Writing out the astronomical sum, the vampiress nodded her head. "Y-ees," she said uncertainly. "I think perhaps I am strong enough now... Maybe in our next session we can dispense of the mask and gloves? Your flesh will no longer tempt to me to slavering, gibbering insanity, I think."
"And I hope and pray, dear Ms Doyle. As you wish, I will come naked of face and hands next week. But I will bring the cattle-prod as a precaution. And would you like me to stop wearing infernally strong cologne?"
"Ah, no... close environments and the scent of human flesh teamed together are still..." Again Ms Doyle trailed off, trailed her hand up to her bony chin and wiped a glistening trail of saliva from it.

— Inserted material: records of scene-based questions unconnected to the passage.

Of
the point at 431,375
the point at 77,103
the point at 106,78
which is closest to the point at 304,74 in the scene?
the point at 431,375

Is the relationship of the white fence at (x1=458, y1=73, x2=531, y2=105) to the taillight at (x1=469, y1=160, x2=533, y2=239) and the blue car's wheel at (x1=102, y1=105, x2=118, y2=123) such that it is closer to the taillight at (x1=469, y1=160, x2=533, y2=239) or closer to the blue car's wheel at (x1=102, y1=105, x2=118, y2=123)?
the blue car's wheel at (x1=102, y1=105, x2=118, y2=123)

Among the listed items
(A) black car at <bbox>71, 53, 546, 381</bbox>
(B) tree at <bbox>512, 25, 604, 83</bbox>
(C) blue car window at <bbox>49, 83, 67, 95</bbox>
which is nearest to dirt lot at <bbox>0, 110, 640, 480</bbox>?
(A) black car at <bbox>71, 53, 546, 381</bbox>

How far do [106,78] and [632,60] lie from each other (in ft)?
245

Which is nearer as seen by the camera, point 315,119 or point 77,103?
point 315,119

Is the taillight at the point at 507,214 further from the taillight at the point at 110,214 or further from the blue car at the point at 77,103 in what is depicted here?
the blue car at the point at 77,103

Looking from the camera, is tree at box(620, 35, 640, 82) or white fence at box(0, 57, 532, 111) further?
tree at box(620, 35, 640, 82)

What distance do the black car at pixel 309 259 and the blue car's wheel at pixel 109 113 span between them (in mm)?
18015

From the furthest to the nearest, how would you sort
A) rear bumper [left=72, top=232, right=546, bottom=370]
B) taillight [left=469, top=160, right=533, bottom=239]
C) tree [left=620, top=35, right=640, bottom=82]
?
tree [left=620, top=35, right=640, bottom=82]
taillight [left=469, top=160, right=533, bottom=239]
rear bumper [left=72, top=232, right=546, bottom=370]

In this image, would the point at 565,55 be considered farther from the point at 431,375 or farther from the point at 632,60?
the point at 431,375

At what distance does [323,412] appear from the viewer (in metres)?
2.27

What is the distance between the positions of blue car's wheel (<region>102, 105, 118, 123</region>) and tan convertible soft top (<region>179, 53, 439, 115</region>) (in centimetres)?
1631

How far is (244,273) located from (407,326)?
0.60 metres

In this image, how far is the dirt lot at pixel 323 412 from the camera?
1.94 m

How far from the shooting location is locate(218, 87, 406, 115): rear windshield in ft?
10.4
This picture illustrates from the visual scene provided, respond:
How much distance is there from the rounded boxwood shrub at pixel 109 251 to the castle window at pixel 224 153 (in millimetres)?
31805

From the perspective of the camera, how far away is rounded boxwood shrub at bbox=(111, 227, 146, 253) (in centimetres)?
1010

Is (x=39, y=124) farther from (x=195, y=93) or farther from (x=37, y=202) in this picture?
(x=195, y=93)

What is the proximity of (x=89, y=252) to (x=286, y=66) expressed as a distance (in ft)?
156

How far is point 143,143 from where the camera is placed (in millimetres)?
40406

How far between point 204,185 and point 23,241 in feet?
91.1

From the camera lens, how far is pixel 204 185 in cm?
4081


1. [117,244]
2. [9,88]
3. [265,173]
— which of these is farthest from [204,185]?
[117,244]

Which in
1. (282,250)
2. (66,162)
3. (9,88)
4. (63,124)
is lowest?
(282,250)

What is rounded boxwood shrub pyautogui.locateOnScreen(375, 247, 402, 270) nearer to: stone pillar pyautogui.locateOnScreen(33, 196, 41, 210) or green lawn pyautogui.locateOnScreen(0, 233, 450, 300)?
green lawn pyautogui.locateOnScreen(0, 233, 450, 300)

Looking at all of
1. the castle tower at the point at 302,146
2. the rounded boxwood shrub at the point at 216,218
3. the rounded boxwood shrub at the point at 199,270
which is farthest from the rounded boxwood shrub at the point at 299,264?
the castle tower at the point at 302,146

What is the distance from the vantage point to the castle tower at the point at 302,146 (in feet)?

"As you wish, as you wish," purred the doctor, taking the cheque smoothly. "And now, good day Ms Doyle. Same time next week... pray don't be late... Goodbye, gods speed..."
Dr Boldcastle watched the vampiress trot off down the high-rent street. When the doctor was quite sure Ms Doyle had vanished off to whatever sad, desperate hostel she called home, he drew the blinds, ambled over to the desk and made some sort of obscene noise into the mouthpiece.
"Edna? Kindly cancel the remainder of my appointments today. I believe I have a cold coming on."
Then Dr Boldcastle locked the door and faded the light, and only then did he open the cupboard which he had jammed shut some two hours previously with a chair.
Out tumbled a skinny, harrassed man in an exquisitely cut suit, coincidentally a carbon copy of the one Dr Boldcastle, masked and gloved and wrapped in heinously strong cologne, wore now.
"Barbarian!" barked the cupboard man. Actually, owing to the gag, it sounded more like, "Mm-mhm-mh-mm!" but Dr Boldcastle was clearly an expert of Gag.
"Now now, Dr Boldcastle," said Dr Boldcastle kindly to the cupboard man. "You'll get your cheque... and look, you didn't even do any work for it! I'll cash it directly, and it'll go straight to your account."
The cupboard man, who was indeed the real Dr Boldcastle, gave the interloper a furious look.
"It is the signature that I am interested in," continued the interloper, ignoring the muffled bubbling of hatred from the gagged doctor. "Which is why, when I took the cheque from the dear diddy vampiress, I took the precaution of pinching the receipt underneath too." With a modest little gesture, the interloper waved the receipt like a flag. "Enjoy the cash, Dr Boldcastle. I hear it brings nothing but misery."
With that little moral falling from the hidden lips like a drop of acid onto a bare belly, the interloper made one last elegant bow and vaulted backwards out of the window.